Count up the lines holding "single" in the material, then reply with only the number.
┌────────
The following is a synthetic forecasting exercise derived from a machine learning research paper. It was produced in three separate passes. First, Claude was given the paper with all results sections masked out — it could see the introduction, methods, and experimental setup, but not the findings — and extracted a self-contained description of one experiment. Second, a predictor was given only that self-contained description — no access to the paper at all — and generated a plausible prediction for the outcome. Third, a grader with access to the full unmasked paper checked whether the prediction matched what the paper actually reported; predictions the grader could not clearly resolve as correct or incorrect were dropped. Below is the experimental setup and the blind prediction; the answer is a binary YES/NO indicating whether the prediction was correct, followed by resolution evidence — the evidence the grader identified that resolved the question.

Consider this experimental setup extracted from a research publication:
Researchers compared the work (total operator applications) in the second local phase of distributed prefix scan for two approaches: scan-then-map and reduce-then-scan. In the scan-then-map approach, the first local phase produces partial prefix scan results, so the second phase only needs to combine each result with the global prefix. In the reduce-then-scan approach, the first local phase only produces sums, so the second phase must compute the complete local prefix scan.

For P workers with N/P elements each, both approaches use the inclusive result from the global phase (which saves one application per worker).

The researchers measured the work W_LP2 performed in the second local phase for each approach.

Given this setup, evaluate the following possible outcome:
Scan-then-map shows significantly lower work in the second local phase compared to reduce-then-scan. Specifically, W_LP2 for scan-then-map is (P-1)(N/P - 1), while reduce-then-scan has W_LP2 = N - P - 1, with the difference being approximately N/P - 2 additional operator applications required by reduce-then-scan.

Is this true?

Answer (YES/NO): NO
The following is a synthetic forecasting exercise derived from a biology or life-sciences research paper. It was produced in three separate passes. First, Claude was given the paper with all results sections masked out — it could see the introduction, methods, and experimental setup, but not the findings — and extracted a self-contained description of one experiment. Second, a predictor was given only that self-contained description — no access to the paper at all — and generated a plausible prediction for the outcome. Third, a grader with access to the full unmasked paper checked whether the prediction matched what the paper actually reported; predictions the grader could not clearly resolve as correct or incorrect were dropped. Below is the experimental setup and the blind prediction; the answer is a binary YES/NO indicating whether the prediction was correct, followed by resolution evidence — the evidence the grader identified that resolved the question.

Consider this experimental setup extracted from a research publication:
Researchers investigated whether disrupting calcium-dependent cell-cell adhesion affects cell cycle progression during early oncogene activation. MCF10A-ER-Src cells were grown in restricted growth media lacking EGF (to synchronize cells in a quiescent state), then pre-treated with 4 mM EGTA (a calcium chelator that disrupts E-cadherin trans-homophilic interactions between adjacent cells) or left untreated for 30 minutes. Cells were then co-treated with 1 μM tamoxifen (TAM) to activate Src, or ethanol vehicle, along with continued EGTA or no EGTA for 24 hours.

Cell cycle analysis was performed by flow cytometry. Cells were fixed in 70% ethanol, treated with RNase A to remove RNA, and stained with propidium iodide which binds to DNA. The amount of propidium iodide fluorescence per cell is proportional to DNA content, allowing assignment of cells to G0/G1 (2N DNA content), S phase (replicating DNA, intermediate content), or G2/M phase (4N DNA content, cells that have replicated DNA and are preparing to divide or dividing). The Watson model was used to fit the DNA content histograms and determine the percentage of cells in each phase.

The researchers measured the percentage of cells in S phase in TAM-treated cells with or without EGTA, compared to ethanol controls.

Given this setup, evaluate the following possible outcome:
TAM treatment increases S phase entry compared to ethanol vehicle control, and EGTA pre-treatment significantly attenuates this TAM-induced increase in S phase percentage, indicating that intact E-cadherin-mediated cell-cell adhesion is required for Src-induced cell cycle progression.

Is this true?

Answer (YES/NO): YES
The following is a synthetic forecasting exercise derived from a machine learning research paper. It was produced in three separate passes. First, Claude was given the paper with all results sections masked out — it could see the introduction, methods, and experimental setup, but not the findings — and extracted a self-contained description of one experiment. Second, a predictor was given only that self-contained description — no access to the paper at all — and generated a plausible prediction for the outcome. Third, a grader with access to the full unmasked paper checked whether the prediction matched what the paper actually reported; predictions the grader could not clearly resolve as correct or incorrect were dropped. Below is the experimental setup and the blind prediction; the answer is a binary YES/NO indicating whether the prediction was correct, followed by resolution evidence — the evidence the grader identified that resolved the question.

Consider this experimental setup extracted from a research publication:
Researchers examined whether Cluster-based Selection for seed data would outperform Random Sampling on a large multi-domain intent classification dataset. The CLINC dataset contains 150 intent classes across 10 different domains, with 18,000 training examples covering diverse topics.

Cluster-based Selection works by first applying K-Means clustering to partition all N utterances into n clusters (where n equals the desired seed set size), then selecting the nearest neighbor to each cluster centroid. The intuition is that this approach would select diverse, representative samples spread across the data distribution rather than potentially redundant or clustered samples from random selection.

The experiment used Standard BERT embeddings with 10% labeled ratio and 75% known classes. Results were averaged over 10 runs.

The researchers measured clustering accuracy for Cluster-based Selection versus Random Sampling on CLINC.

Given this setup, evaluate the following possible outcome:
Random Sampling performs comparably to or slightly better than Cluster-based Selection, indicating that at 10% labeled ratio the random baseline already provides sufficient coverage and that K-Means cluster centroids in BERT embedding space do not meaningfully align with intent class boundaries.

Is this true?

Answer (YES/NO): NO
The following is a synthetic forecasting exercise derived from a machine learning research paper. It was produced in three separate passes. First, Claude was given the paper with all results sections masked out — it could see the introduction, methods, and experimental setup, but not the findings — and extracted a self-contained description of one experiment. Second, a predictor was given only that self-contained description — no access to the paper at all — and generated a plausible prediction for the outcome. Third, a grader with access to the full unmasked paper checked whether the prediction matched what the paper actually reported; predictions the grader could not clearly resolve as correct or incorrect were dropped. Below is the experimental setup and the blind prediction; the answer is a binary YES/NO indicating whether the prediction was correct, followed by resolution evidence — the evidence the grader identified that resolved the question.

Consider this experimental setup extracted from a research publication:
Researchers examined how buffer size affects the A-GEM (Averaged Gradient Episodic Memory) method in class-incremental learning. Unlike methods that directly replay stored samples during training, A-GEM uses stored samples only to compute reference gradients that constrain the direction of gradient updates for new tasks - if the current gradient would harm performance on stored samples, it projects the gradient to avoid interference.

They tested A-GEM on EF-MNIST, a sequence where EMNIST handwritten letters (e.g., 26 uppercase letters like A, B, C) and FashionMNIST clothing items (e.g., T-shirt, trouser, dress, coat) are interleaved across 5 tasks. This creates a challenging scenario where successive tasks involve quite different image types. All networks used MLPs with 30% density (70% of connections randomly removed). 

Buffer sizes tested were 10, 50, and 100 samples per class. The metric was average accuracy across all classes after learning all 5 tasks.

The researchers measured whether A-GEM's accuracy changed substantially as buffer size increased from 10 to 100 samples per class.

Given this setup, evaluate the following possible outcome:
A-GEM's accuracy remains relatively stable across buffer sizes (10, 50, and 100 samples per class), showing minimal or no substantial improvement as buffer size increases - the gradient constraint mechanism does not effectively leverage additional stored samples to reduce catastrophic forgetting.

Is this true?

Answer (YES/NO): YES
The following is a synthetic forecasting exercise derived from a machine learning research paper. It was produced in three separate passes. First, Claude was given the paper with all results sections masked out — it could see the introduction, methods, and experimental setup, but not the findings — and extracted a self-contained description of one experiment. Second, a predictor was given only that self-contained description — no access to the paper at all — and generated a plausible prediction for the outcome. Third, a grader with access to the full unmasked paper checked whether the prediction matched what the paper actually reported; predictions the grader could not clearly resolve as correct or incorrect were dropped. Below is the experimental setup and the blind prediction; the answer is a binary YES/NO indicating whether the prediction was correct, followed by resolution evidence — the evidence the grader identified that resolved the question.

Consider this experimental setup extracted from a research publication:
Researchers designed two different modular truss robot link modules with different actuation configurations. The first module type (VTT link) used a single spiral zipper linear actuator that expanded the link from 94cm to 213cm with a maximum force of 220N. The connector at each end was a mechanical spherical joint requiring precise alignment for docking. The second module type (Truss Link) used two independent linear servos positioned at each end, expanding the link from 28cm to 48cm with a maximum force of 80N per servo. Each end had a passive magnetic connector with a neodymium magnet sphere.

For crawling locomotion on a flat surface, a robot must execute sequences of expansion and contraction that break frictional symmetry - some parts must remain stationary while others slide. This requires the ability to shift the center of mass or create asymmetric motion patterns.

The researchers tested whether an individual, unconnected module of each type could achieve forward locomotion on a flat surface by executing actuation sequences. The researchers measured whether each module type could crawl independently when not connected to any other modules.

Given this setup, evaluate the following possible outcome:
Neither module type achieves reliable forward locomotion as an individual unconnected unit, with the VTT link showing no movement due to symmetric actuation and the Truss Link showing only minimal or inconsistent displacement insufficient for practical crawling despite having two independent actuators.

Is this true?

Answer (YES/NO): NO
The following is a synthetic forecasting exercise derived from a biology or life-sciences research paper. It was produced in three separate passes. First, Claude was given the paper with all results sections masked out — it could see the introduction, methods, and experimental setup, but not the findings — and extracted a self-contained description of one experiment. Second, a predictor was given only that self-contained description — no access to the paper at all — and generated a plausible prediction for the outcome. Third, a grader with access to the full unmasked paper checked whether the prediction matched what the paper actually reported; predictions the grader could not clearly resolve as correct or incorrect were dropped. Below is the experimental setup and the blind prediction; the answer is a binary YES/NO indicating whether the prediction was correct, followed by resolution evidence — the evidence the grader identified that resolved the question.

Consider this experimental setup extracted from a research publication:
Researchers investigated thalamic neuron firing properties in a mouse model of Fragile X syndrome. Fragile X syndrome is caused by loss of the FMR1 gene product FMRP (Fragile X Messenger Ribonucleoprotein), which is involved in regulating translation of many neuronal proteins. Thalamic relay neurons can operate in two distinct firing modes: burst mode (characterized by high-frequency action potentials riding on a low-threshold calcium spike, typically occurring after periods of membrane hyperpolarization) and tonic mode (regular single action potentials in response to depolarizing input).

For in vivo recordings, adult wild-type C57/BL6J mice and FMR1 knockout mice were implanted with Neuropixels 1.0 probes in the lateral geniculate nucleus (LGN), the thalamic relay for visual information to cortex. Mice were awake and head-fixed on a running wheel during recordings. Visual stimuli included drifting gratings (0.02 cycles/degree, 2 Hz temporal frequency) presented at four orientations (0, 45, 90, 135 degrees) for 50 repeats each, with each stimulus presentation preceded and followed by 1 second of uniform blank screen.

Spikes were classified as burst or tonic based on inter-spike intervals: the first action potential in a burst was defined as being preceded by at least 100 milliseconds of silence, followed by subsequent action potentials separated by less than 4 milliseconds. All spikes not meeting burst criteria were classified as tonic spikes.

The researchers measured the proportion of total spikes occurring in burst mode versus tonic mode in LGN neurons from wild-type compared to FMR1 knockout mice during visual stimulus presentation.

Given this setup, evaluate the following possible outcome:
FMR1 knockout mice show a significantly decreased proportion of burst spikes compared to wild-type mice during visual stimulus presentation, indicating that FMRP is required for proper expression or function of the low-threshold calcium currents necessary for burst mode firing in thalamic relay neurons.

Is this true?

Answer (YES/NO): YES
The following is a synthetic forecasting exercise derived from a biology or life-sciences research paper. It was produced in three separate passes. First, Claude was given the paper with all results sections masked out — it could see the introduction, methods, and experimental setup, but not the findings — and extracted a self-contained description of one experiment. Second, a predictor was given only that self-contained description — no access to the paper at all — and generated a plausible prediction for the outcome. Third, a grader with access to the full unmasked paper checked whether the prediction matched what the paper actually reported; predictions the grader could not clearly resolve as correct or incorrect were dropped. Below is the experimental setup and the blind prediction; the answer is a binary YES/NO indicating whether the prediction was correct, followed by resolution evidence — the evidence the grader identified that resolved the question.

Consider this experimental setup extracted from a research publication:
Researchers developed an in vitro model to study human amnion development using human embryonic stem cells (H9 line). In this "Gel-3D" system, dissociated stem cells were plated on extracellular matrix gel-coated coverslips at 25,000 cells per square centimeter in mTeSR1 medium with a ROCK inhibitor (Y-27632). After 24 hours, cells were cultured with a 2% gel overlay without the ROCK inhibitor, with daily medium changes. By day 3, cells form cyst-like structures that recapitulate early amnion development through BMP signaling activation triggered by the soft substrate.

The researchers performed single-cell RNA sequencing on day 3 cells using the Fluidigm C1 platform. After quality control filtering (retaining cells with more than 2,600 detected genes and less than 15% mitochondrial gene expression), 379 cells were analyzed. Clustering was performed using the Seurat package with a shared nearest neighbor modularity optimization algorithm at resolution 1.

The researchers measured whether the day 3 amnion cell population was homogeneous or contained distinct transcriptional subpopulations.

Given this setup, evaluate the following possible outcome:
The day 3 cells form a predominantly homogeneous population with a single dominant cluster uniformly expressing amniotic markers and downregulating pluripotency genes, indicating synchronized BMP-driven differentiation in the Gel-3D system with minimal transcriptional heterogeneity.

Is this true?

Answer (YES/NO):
└────────
* _Written answer_: 4